Exercise goal: Could you copy, word for word, the part of the reflection on a lifelong friend's death that opens with the words containing "Sunday was quite" and closes with "and steadfastly served."?

Text shown:
○ ○ ○ ○
Sunday was quite a bittersweet day.
It started out sweet when I stood with my brother and family as my nephew’s newborn boy was baptized. After the baptism the family and I broke bread together at a restaurant for lunch and had a great time before I had to leave for hospital duty.
But as I was leaving I checked my email on my phone and got the news that I had been fully expecting to get any day, any hour–that Morris, one of my dearest, lifelong friends, had died. His year-and-a-half battle with cancer was over, and I was relieved to know he was at perfect rest, perfect peace, with the God that he loved and steadfastly served.
But boy did I hurt. We’re never ready for the death of someone we love and care about when death happens, no matter how much we’re expecting it or think we’re prepared for it. I deal with illness and death and suffering every day, so I understand grief and the dynamics of it better than most. But I found myself sitting in my car outside that restaurant yesterday reeling like anybody else reels when death hits close to home.
I sat in the car a while and prayed and got composed and went to work, or as I always prefer to say, I went to ministry. (I don’t think of my pastoral care ministry as “work” or as a “job” or profession or anything but ministry, because God wouldn’t let me do anything else in life if I wanted to.)
As soon as I got to the office and made some rounds and visits and took care of some of my routine duties I got busy running away from my own grief for a while, as we are prone to do when grief grips us. I got very busy making plans to go this Thursday morning to Morris’s funeral in a Texas city three hours away, trying to figure out when to leave Dallas to make the 10:30 service, studying on my calendar and to-do list for the week, trying to figure out how to work this funeral into my schedule, trying to figure out how to also see my kids who live about an hour away from where the funeral will be.
I got so busy and caught up in planning to attend my friend’s funeral that I forgot to do the one thing I needed to do a while–to grieve, to allow myself to feel the real pain and sorrow I was feeling at this news that I’d been expecting but was still stunned by when it happened. It was a lot easier to get myself worked up and working hard to make plans for Thursday, getting anxious about the future, than it was to sit and let myself feel the real hurt and sorrow I was feeling for this guy I grew up with and maintained friendship with my whole life.
○ ○ ○ ○
Records:
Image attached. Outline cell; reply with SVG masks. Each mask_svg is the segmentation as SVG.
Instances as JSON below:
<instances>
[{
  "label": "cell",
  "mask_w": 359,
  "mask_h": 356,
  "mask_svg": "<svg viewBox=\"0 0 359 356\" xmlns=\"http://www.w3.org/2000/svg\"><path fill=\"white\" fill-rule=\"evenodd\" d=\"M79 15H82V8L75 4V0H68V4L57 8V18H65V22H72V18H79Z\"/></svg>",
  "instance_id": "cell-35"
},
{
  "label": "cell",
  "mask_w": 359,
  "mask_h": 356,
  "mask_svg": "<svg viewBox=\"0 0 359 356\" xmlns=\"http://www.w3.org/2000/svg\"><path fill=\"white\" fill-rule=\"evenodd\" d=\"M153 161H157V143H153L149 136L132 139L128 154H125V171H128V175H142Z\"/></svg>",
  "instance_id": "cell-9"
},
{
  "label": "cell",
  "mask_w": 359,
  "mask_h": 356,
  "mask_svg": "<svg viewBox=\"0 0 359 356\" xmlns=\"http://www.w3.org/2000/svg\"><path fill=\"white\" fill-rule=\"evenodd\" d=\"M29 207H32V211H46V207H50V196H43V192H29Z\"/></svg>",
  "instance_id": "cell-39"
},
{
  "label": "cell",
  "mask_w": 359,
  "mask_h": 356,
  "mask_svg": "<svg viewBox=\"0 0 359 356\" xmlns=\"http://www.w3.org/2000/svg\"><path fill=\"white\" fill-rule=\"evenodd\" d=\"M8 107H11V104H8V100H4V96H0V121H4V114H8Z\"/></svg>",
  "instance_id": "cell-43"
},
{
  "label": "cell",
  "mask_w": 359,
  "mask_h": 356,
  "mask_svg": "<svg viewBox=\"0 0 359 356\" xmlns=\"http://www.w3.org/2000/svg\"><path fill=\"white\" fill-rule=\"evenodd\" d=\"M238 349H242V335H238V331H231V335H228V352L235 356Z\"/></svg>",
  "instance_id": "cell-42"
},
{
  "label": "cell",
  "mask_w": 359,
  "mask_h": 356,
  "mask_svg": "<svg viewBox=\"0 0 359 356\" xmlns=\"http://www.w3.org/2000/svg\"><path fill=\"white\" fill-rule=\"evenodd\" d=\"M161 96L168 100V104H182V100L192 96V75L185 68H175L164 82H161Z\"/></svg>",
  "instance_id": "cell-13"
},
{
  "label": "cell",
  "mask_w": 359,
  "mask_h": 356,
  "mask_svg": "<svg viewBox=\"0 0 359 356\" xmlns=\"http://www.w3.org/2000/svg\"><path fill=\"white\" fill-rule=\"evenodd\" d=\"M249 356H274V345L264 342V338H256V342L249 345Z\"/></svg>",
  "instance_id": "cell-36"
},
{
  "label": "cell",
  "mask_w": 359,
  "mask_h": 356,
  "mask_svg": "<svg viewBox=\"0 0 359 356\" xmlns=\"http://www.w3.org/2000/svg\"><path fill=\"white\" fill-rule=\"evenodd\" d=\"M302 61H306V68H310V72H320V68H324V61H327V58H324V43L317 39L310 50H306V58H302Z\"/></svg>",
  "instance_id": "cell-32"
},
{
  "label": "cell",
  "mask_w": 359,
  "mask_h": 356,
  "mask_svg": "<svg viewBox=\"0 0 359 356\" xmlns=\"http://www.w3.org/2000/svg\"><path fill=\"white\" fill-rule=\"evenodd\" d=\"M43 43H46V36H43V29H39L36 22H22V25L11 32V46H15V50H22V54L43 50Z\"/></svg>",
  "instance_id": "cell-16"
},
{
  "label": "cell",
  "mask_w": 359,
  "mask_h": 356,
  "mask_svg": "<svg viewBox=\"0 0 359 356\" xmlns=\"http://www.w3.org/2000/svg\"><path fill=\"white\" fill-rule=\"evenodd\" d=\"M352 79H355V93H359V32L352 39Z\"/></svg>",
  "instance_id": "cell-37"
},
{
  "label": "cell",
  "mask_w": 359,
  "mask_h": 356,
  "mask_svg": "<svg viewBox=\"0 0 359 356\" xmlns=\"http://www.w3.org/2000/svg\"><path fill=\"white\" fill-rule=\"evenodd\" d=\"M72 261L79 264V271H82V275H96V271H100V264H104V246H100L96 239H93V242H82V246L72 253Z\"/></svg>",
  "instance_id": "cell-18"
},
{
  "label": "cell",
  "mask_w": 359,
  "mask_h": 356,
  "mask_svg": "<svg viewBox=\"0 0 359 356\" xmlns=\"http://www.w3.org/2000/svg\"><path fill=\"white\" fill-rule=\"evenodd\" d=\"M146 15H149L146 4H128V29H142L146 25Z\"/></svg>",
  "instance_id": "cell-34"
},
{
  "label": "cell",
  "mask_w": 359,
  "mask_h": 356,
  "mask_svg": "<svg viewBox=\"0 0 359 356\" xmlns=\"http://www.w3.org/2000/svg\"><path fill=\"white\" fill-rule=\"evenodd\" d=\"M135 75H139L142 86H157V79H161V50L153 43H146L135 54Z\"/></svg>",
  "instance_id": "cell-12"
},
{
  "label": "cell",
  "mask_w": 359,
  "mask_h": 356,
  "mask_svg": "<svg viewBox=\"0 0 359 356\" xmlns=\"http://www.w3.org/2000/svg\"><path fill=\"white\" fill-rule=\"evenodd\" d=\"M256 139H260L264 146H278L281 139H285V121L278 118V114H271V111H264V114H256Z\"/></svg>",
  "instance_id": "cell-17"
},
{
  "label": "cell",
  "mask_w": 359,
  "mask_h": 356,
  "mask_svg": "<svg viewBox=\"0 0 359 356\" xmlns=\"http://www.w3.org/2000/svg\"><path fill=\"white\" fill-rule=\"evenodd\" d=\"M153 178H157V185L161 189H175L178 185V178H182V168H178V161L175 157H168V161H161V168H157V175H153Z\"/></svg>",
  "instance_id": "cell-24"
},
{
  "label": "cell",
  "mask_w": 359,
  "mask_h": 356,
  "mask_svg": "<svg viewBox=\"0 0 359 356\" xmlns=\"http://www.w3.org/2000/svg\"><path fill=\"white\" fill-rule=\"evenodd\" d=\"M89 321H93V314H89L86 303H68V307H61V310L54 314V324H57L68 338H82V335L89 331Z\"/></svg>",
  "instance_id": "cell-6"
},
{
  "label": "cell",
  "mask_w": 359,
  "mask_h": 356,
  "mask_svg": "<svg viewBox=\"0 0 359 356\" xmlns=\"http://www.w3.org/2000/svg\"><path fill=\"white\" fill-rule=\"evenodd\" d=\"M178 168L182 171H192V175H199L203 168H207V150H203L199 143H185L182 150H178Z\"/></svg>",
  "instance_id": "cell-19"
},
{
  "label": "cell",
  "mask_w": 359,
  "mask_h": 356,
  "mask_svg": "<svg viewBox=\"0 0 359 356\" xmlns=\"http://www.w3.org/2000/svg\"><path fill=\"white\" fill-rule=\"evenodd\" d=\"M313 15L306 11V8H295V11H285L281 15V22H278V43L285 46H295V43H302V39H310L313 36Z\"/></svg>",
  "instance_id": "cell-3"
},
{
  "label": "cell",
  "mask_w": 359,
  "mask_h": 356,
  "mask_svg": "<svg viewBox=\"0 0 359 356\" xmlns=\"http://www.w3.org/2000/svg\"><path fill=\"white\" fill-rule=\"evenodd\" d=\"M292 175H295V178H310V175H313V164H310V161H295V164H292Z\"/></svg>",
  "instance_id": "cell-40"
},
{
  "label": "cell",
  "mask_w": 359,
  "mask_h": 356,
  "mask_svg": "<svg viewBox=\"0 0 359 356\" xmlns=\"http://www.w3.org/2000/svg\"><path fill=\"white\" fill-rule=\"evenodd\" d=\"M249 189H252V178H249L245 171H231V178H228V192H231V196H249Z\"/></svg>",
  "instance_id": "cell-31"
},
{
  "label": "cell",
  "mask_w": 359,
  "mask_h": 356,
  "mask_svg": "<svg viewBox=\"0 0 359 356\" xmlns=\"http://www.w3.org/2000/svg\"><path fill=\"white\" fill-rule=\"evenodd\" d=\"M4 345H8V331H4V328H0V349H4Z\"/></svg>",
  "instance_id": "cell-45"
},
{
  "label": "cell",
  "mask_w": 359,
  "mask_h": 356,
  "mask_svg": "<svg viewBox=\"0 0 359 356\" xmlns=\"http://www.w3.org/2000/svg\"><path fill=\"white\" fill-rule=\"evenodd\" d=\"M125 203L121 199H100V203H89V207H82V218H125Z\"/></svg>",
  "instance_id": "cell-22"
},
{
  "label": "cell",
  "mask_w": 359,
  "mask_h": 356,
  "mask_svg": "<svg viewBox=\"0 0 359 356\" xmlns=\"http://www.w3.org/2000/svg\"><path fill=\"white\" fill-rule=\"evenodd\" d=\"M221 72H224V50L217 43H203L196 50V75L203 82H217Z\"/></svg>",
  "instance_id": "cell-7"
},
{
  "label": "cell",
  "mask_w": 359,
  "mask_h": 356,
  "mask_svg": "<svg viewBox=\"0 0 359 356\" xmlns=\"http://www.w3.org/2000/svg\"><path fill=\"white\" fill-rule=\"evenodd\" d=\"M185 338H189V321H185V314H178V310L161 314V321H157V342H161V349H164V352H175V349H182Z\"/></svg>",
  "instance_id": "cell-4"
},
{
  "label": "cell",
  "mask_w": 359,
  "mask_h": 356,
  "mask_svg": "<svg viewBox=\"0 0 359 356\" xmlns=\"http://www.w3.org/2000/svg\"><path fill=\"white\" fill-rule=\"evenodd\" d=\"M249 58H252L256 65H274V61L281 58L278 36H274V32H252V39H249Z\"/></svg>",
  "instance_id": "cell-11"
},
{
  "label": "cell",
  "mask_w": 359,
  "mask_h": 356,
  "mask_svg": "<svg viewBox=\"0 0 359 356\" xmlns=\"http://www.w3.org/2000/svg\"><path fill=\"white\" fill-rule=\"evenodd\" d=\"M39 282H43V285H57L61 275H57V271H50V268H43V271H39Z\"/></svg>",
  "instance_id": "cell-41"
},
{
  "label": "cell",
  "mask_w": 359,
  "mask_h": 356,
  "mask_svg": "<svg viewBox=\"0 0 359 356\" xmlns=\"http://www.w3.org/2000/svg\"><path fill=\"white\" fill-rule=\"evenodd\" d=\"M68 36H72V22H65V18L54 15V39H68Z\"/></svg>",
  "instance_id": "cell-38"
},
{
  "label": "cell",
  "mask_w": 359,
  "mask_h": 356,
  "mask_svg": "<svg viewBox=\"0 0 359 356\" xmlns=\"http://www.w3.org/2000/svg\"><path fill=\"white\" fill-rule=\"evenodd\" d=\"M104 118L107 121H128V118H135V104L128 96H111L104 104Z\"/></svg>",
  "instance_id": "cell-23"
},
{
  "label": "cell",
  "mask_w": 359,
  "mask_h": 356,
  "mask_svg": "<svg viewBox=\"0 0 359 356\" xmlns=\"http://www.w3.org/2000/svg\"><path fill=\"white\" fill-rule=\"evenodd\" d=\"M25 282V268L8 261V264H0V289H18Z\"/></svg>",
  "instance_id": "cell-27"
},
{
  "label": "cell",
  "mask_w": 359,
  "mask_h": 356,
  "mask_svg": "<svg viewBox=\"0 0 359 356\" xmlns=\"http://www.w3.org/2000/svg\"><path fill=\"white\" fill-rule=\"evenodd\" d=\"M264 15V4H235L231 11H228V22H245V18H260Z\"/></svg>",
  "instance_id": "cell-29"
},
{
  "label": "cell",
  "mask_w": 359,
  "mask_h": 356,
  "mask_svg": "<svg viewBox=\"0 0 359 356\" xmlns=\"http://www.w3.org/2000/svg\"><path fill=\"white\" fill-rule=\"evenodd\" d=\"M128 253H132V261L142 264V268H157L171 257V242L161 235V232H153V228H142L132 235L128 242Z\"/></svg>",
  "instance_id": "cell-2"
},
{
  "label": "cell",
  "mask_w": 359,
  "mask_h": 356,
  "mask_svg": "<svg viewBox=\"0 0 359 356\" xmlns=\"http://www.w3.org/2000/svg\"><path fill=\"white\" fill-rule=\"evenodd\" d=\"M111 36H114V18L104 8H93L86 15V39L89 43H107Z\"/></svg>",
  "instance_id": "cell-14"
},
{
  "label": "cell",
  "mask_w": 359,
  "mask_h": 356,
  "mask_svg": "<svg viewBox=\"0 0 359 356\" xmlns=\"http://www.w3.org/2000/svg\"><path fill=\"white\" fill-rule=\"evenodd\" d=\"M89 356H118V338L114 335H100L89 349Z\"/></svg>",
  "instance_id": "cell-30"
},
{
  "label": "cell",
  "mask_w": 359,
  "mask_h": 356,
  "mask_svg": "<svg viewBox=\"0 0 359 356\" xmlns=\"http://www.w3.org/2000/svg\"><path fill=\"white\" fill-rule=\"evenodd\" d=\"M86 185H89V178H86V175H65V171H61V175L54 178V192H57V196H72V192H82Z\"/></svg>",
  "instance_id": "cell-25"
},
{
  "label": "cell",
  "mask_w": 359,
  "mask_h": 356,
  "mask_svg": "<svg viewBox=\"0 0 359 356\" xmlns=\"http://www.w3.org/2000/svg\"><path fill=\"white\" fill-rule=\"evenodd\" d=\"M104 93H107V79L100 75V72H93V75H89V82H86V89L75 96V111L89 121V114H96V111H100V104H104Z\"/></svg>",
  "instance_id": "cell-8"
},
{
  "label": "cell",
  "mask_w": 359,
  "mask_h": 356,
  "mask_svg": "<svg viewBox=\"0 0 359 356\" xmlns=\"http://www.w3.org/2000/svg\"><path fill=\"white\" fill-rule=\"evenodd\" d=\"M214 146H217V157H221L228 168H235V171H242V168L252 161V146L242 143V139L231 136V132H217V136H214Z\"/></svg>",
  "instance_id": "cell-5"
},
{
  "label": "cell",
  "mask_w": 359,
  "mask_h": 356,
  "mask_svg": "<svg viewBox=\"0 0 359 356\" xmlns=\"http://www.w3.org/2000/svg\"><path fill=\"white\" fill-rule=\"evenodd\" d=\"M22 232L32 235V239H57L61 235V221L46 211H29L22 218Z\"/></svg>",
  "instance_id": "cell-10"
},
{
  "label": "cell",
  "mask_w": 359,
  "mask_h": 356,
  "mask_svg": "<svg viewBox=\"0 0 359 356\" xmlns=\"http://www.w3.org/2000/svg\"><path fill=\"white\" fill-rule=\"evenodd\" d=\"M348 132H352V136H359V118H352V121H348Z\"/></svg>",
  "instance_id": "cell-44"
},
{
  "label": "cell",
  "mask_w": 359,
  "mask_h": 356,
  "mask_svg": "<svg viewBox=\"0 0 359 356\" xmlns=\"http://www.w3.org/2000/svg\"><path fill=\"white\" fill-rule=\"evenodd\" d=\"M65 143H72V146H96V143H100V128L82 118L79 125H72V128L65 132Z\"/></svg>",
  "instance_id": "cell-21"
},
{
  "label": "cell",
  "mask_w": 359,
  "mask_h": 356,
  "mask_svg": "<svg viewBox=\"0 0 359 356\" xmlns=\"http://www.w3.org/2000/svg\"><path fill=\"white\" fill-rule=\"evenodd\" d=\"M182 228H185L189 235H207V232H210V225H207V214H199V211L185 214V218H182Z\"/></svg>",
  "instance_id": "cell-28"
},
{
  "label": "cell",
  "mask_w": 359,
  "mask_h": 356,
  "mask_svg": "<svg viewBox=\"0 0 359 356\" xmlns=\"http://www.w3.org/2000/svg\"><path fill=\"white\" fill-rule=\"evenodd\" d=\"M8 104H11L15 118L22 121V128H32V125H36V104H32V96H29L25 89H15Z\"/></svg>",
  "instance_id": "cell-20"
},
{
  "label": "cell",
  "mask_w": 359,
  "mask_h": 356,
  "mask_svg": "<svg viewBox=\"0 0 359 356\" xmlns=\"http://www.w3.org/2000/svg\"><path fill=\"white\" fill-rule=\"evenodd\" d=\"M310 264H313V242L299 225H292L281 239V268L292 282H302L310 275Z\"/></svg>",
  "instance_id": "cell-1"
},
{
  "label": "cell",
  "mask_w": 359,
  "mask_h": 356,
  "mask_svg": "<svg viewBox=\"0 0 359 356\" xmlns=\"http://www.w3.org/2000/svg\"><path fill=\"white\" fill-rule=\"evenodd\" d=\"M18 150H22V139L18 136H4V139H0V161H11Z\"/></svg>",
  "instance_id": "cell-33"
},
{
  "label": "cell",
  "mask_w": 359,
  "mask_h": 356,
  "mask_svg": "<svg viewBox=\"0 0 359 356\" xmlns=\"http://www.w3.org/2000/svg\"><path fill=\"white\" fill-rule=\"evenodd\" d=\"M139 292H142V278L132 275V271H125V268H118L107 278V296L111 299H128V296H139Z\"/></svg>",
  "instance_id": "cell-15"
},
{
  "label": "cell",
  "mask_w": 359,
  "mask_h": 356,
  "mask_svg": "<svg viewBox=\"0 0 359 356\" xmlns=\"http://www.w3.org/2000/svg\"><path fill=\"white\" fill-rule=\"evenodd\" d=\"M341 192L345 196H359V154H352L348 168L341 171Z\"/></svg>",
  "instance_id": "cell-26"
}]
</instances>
○ ○ ○ ○
Answer space:
Sunday was quite a bittersweet day.
It started out sweet when I stood with my brother and family as my nephew’s newborn boy was baptized. After the baptism the family and I broke bread together at a restaurant for lunch and had a great time before I had to leave for hospital duty.
But as I was leaving I checked my email on my phone and got the news that I had been fully expecting to get any day, any hour–that Morris, one of my dearest, lifelong friends, had died. His year-and-a-half battle with cancer was over, and I was relieved to know he was at perfect rest, perfect peace, with the God that he loved and steadfastly served.